Direttore,
le scrivo così di getto, quasi di soprassalto, come per un’esigenza di liberazione. Mi trovo in strada, seduto ad un bar sotto un bel sole, caldo ma allo stesso tempo rinfrescante. Pur con tutto il piacere che questa momentanea dimensione mi provoca, le idee smuovono i miei sentimenti, acutamente. Non posso non riflettere sull’inconsistenza di un autentico pensiero progressista, rivoluzionario, utopista, e quindi sull’assenza pressoché totale di un protagonismo degli sfruttati, imbrigliati e imbrogliati sempre più in discorsi e rivendicazioni nazionaliste, regressive, collaterali al Mercato. E’, questa assenza, motivo del mio pessimismo e, in un quadro generale, causa del nostro scontento e dei pericoli che corriamo in questo momento. Ma la tristezza si acuisce quando vedo sparuti rimasugli di quella che un tempo fu una grande forza di emancipazione, prendere le mosse di volta in volta di questo o quel personaggio, provocando nei fatti una sorta di tifo del nemico del mio nemico. È proprio questo agire che mostra la subalternità ai discorsi dominanti, alle azioni e alle dinamiche del Capitale, senza una reale possibilità di poter incidere sui nostri destini e sul futuro del pianeta. Si tenta di rispondere all’abbandono degli ideali di cambiamento compiuto da una larga parte della sinistra storica, ormai pienamente inserita nell’ambito dell’esistente, con riflessi condizionati del passato, ricercando di volta in volta presunti alleati che in realtà non sono altro che diverse facce della stessa medaglia.
Servirebbe invece un’altra
voce, un altro punto di vista, altre idee che provino a sovvertire realmente l’esistente.

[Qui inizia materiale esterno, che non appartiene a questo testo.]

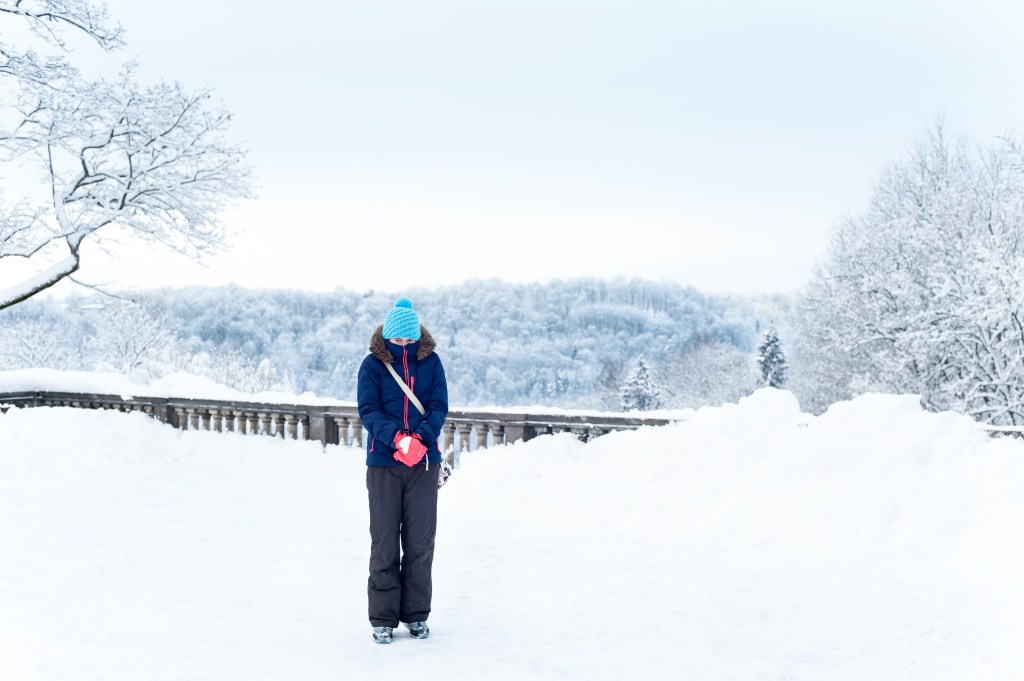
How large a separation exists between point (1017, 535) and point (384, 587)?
17.2 feet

Invece di essere rinchiusi nella morsa degli eventi dovremmo cercare di
disinnescarla, quella morsa, per poter liberare l’umanità dallo scempio dell’esistente,
del pensiero unico, del realismo capitalista.
La finisco qui, dopo averla certamente importunata più
del solito, e conscio della mia inettitudine e del mio velleitarismo. Tutto
sommato anche io sono prodotto e causa della nostra inconsistenza, del nostro
marginalismo. Ma non mi tolga, almeno lei, la soddisfazione di poter esprimere le
mie inquietudini e i miei sfoghi. Tutt’altro che produttivi, lo ammetto.